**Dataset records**
········
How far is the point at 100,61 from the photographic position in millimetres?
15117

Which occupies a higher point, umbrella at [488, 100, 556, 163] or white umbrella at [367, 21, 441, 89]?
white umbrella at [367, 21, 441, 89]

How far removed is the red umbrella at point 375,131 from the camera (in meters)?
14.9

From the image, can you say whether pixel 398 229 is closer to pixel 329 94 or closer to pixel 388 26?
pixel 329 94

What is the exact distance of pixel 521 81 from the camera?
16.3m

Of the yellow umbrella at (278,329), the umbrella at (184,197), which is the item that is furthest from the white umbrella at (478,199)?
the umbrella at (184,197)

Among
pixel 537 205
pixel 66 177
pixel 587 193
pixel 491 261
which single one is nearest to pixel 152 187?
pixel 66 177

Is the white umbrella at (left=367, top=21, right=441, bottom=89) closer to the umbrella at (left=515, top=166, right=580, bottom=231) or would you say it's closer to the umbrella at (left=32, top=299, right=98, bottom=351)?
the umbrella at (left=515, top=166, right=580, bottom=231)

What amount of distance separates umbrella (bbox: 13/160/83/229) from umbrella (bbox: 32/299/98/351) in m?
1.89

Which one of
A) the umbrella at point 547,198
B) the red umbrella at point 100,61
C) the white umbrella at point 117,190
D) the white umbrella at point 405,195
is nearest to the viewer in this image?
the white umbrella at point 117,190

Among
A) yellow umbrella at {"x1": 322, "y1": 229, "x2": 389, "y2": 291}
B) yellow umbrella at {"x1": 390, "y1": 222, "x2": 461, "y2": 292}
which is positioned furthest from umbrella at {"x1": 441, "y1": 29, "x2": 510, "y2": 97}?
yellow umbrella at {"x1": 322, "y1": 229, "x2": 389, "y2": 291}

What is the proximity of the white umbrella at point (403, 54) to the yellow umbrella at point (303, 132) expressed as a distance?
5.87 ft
········
**Exercise description**
Quote each line above in full, word for word.

**The solution**
How far is the point at 100,61 from the photographic position in millimetres?
15117

Which occupies a higher point, umbrella at [488, 100, 556, 163] or white umbrella at [367, 21, 441, 89]?
white umbrella at [367, 21, 441, 89]

How far removed is the red umbrella at point 375,131 from the camera (in meters)?
14.9

From the image, can you say whether pixel 398 229 is closer to pixel 329 94 or closer to pixel 388 26?
pixel 329 94

What is the exact distance of pixel 521 81 from the camera?
16.3m

Of the yellow umbrella at (278,329), the umbrella at (184,197), which is the item that is furthest from the white umbrella at (478,199)?
the umbrella at (184,197)

Among
pixel 537 205
pixel 66 177
pixel 587 193
pixel 491 261
which single one is nearest to pixel 152 187?
pixel 66 177

Is the white umbrella at (left=367, top=21, right=441, bottom=89) closer to the umbrella at (left=515, top=166, right=580, bottom=231) or would you say it's closer to the umbrella at (left=32, top=299, right=98, bottom=351)?
the umbrella at (left=515, top=166, right=580, bottom=231)

What amount of distance separates umbrella (bbox: 13/160/83/229) from umbrella (bbox: 32/299/98/351) in m?
1.89

Which one of
A) the umbrella at point 547,198
B) the red umbrella at point 100,61
C) the white umbrella at point 117,190
D) the white umbrella at point 405,195
is nearest to the viewer in this image?
the white umbrella at point 117,190

Among
A) yellow umbrella at {"x1": 322, "y1": 229, "x2": 389, "y2": 291}
B) yellow umbrella at {"x1": 390, "y1": 222, "x2": 461, "y2": 292}
which is positioned furthest from umbrella at {"x1": 441, "y1": 29, "x2": 510, "y2": 97}?
yellow umbrella at {"x1": 322, "y1": 229, "x2": 389, "y2": 291}

What is the proximity of the white umbrella at point (403, 54) to the yellow umbrella at point (303, 132) expressed as a distance?
5.87 ft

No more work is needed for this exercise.